Ferdinandea Island

Ferdinandea Island (ìsula Firdinandea in Sicilian, historically known as Graham Island in English and île Julia in French) is a vast rocky platform located about 6 meters from the sea surface, in the Sicilian Channel, between Sciacca and the island of Pantelleria .

“Once upon a time there was an island that is no longer there”, it would seem the beginning of a children’s fairy tale and instead describes a true story. It was 1831 when, in the Sicilian channel, the mouth of a submarine volcano emerged which gave life to a conical island with two sulphurous lakes and a sort of stream that dragged the water from the crater towards the sea.

The territory had an area of about four kilometers and a height of sixty-five meters. The island was mainly composed of tephra, an easily eroded eruptive rocky material and the waves of the sea, therefore, did not take long before totally crumbling it.

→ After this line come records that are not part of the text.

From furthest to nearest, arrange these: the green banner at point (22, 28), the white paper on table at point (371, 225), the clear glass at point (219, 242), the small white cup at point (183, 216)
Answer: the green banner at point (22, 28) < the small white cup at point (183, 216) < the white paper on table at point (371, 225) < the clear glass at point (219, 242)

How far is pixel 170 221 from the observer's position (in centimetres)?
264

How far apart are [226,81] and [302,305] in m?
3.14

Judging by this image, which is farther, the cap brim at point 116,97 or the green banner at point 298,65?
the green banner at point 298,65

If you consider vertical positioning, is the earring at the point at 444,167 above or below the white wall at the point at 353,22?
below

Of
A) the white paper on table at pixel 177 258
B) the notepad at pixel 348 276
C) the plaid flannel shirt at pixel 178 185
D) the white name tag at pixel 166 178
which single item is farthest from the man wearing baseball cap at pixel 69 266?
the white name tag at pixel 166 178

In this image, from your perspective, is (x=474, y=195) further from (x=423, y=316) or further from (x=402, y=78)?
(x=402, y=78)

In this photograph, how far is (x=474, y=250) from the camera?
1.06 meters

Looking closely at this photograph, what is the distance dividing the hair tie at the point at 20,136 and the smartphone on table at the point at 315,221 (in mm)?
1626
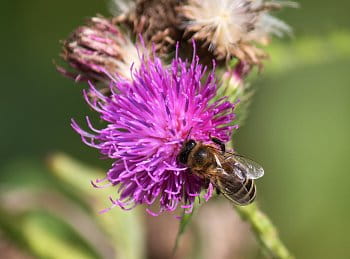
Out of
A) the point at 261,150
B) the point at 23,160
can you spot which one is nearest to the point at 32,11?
the point at 23,160

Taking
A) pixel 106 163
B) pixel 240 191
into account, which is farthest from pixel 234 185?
pixel 106 163

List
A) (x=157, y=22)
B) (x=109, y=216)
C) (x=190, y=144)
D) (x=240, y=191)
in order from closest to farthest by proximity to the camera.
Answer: (x=240, y=191) < (x=190, y=144) < (x=157, y=22) < (x=109, y=216)

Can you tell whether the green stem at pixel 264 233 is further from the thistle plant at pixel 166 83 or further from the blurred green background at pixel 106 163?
the blurred green background at pixel 106 163

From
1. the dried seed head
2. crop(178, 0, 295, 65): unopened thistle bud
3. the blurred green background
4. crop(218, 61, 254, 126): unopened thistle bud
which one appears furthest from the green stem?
the blurred green background

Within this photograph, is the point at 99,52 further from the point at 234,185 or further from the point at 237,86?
the point at 234,185

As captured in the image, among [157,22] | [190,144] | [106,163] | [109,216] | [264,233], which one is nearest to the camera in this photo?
[190,144]

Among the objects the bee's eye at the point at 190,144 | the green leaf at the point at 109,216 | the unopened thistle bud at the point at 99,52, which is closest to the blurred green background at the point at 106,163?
the green leaf at the point at 109,216
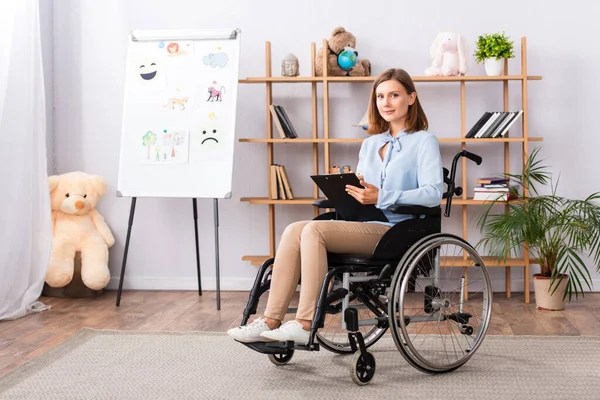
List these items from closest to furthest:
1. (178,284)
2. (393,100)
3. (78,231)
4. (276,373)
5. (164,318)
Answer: (276,373), (393,100), (164,318), (78,231), (178,284)

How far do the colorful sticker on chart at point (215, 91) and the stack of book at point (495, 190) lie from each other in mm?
1387

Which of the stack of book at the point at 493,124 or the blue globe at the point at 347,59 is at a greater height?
the blue globe at the point at 347,59

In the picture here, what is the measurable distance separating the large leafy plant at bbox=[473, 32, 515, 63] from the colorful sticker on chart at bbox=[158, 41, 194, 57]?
147 cm

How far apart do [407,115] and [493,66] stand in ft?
4.57

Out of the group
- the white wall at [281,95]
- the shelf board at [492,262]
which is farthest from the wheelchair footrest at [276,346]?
the white wall at [281,95]

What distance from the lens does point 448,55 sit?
4.07 meters

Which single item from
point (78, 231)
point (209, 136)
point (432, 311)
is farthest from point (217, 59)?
point (432, 311)

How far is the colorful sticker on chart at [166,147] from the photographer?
4.02m

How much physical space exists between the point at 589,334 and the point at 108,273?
244cm

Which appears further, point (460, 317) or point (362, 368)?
point (460, 317)

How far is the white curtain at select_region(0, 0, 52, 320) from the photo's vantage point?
12.2 feet

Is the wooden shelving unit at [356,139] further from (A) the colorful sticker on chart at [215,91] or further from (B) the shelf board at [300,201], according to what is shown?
(A) the colorful sticker on chart at [215,91]

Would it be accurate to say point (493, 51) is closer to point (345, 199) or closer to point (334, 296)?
point (345, 199)

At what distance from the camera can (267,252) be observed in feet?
14.7
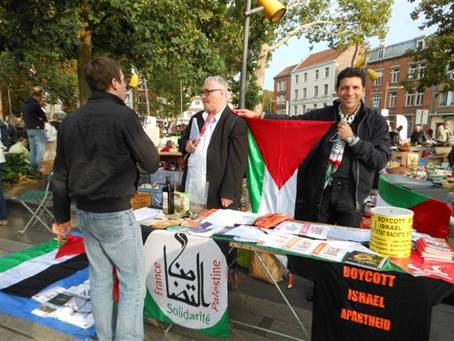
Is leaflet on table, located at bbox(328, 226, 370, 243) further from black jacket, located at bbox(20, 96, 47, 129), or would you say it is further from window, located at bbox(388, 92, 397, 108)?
window, located at bbox(388, 92, 397, 108)

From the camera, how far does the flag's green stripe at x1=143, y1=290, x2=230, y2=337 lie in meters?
2.18

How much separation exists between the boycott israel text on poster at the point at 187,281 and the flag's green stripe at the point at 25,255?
6.37ft

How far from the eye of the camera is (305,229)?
2.24m

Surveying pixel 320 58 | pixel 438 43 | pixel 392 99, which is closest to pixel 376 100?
pixel 392 99

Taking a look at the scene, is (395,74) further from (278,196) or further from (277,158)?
(278,196)

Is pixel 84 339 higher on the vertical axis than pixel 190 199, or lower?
lower

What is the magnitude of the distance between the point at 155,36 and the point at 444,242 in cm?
499

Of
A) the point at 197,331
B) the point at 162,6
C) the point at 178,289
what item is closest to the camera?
the point at 178,289

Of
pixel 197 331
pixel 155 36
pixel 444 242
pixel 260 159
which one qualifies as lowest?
pixel 197 331

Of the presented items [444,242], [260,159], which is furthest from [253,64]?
[444,242]

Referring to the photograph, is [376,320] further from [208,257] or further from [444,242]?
[208,257]

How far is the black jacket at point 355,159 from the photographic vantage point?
231cm

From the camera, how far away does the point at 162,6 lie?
5254 millimetres

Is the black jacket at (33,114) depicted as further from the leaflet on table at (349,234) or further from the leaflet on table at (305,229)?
the leaflet on table at (349,234)
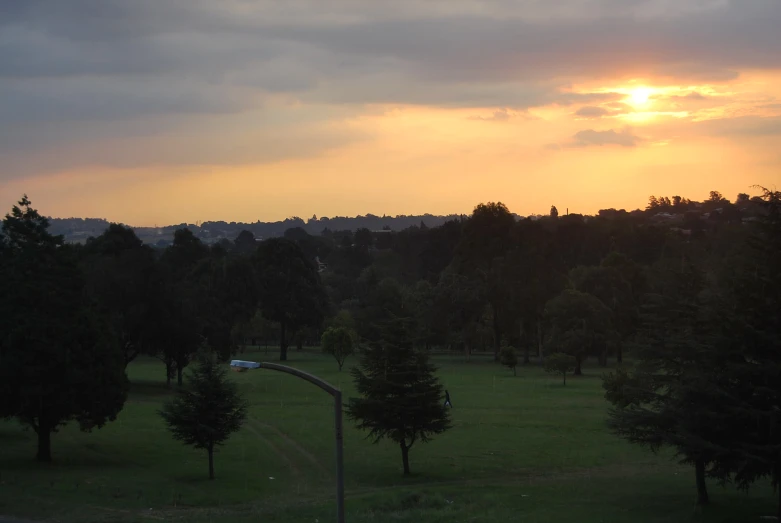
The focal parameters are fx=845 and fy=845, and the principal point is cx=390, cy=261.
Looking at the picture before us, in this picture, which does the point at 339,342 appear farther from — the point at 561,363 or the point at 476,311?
the point at 561,363

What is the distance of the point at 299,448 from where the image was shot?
43375mm

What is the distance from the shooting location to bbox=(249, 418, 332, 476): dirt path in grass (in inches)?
1555

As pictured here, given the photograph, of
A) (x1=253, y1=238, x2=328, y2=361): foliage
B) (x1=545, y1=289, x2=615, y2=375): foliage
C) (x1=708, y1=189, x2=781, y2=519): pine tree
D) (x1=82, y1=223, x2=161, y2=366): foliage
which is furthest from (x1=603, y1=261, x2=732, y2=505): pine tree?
(x1=253, y1=238, x2=328, y2=361): foliage

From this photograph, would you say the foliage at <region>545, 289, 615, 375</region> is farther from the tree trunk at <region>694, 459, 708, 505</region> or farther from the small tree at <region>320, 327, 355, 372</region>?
the tree trunk at <region>694, 459, 708, 505</region>

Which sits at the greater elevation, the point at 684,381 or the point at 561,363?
the point at 684,381

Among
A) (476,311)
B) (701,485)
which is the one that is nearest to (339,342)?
(476,311)

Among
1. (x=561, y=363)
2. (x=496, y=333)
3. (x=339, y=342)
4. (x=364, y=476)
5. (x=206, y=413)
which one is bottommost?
(x=364, y=476)

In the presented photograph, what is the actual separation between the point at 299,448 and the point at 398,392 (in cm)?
813

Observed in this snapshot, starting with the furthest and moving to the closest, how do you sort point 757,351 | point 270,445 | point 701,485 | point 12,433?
point 270,445
point 12,433
point 701,485
point 757,351

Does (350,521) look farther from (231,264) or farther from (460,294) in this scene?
(460,294)

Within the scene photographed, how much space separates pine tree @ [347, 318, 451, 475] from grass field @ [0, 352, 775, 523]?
2.17 meters

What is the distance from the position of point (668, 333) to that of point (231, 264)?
228 feet

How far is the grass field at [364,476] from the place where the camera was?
29.3 metres

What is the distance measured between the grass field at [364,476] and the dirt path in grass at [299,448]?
0.06 m
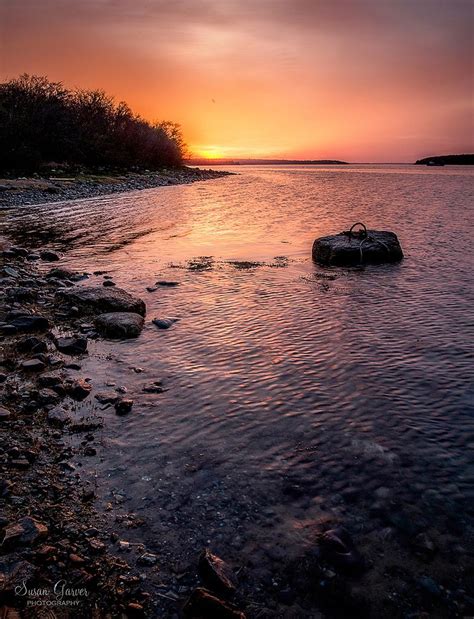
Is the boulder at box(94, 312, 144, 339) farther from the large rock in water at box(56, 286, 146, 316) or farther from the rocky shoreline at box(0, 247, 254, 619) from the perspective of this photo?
the large rock in water at box(56, 286, 146, 316)

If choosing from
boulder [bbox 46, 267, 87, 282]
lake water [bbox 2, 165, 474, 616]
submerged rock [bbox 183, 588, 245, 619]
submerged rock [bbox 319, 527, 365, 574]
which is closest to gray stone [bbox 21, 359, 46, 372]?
lake water [bbox 2, 165, 474, 616]

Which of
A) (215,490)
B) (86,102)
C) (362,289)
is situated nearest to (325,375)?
(215,490)

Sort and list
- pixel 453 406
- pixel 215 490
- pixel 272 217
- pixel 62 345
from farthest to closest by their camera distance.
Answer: pixel 272 217, pixel 62 345, pixel 453 406, pixel 215 490

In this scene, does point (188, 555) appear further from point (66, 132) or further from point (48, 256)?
point (66, 132)

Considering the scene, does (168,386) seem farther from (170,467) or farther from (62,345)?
(62,345)

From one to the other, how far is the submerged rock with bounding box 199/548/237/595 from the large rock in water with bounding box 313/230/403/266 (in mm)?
11680

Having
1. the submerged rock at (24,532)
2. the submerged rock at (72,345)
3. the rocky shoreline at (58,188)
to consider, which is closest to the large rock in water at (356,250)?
the submerged rock at (72,345)

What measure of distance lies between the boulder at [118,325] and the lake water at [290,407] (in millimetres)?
363

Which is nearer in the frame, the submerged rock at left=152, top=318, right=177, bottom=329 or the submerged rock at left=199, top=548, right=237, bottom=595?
the submerged rock at left=199, top=548, right=237, bottom=595

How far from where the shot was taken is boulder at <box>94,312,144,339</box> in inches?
305

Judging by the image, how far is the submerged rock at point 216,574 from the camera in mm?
2975

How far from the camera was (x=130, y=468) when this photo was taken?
14.1ft

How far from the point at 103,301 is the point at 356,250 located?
8.64 m

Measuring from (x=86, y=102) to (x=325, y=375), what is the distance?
242ft
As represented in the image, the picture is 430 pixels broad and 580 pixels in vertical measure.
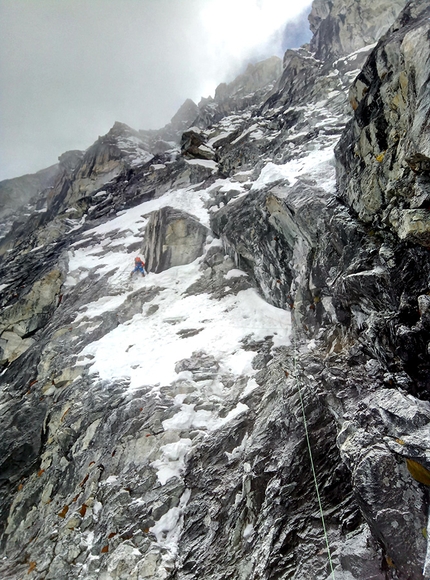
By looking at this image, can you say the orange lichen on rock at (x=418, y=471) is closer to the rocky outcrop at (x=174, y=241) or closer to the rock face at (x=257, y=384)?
the rock face at (x=257, y=384)

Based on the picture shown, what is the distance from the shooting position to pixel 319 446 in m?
8.30

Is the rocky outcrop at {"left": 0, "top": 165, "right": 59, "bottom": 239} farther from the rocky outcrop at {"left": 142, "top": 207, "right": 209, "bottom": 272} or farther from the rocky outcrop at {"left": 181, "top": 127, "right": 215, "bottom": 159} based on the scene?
the rocky outcrop at {"left": 142, "top": 207, "right": 209, "bottom": 272}

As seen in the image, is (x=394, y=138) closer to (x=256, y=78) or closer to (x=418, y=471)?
(x=418, y=471)

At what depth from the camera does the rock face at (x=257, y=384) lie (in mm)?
6824

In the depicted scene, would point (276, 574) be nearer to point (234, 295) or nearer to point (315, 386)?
point (315, 386)

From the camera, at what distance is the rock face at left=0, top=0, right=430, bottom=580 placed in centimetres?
682

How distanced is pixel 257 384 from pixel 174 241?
14.1 meters

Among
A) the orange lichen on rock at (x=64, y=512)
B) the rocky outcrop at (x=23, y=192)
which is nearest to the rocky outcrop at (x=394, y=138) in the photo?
the orange lichen on rock at (x=64, y=512)

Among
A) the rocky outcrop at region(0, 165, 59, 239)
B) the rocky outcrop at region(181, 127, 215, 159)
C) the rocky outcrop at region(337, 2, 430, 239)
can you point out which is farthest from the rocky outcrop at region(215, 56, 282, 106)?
the rocky outcrop at region(337, 2, 430, 239)

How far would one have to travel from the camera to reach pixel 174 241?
23391 millimetres

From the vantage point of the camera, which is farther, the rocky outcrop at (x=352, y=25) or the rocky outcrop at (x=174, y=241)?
the rocky outcrop at (x=352, y=25)

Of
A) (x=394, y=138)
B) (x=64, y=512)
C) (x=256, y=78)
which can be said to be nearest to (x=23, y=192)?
(x=256, y=78)

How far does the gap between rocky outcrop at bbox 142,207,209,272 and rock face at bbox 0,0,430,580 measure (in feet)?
0.49

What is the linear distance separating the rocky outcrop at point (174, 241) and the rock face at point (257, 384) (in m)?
0.15
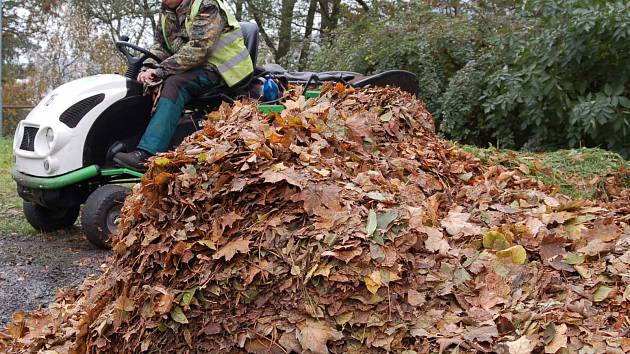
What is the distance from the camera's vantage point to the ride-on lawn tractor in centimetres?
488

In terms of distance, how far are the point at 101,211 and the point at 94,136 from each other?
0.54 metres

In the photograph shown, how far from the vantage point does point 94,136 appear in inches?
197

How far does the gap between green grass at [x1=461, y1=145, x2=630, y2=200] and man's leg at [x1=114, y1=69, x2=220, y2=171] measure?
1991 millimetres

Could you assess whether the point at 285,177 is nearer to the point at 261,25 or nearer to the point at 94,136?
the point at 94,136

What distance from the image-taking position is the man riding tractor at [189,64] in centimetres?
Answer: 479

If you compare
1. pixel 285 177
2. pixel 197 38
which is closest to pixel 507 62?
pixel 197 38

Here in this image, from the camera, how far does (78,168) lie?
195 inches

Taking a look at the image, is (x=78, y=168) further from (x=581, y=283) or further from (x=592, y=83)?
(x=592, y=83)

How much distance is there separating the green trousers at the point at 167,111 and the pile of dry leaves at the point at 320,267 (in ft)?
6.00

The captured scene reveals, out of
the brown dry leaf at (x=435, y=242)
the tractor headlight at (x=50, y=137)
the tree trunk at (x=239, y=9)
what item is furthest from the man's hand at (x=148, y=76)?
the tree trunk at (x=239, y=9)

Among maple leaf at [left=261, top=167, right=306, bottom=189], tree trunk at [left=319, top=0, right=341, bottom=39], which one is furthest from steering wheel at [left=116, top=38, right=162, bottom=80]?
tree trunk at [left=319, top=0, right=341, bottom=39]

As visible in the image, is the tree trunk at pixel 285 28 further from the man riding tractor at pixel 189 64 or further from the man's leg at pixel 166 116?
the man's leg at pixel 166 116

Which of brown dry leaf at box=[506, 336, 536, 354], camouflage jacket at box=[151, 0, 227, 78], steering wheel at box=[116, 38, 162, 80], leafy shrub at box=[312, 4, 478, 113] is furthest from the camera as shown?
leafy shrub at box=[312, 4, 478, 113]

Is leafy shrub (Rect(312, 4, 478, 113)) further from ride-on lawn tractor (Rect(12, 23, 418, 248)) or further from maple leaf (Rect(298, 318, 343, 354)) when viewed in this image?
maple leaf (Rect(298, 318, 343, 354))
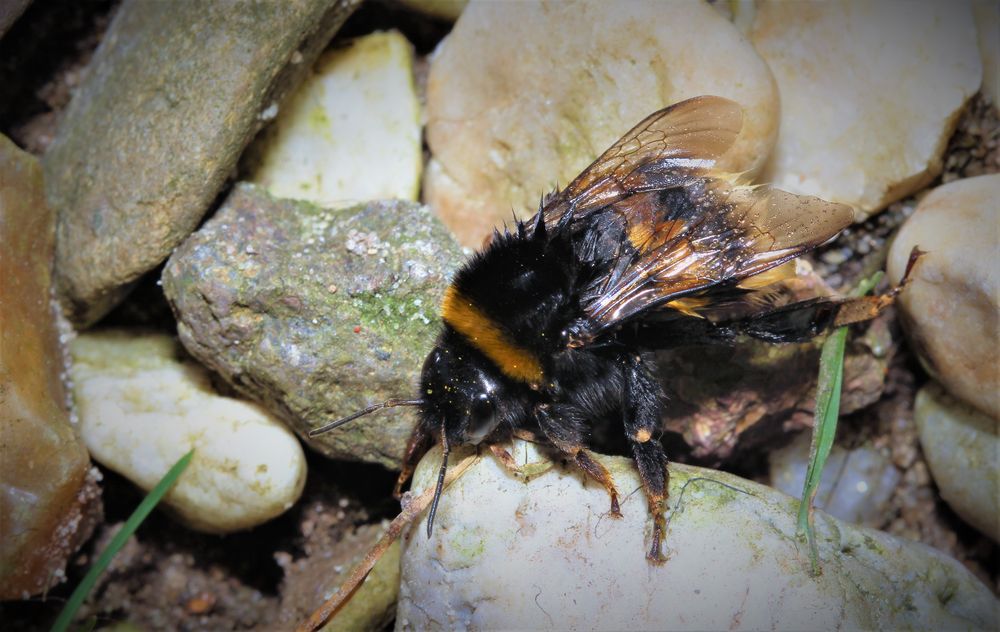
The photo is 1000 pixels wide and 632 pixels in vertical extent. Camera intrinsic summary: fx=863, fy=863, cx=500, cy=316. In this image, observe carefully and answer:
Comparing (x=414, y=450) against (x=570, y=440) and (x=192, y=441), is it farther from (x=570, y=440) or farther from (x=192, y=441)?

In January 1832 the island disappeared definitively, but the short life of this piece of land did not prevent the sovereigns of the time from claiming ownership of it in turn.

The first reports of the submarine activity of the island date back to the First Punic War, subsequently it appeared and disappeared a few times during the 17th century, however remaining on the surface only for a very short time.

In the period in which it was above sea level, the island had a conical shape due to its volcanic activity and, precisely because of the latter, its surface was rocky and formed by residual material from the various eruptions.

In 1846 and 1863 the islet reappeared again on the surface and then disappeared again after a few days. Only the many names left following the international dispute remain: Giulia, Nerita, Corrao, Hotham, Graham, Sciacca and Ferdinandea.

Recent studies carried out by the National Institute of Geophysics and Volcanology have discovered that “Ferdinandea” is part of a highly developed system of submarine volcanoes: the island is in fact one of the accessory cones of the Empedocles submarine volcano, a gigantic volcanic edifice which has in common with Etna, the best known volcano in Sicily.

The islet immediately aroused the interest of England first and then of France as both nations were looking for strategic points in the Mediterranean Sea for the landings of their fleets, both merchant and military.

King Ferdinand II, noting the international interest that the islet had aroused, sent the bomber corvette “Etna” under the command of Captain Corrao who, having landed on the island, planted the Bourbon flag, baptizing the island “Ferdinandea” in honor of the ruler.

It wasn’t long before the island began to sink, in fact the people traveling on the Francesco I vaporetto reported that the island had a perimeter of half a mile and the height was getting lower and lower.
In September 2006, a pressure sensor was placed on the underwater peak of Ferdinandea to monitor the seismic activity of the important volcanic edifice.

The “sarcophagus” containing the recording measuring instrument was recovered by another team on September 22, 2007.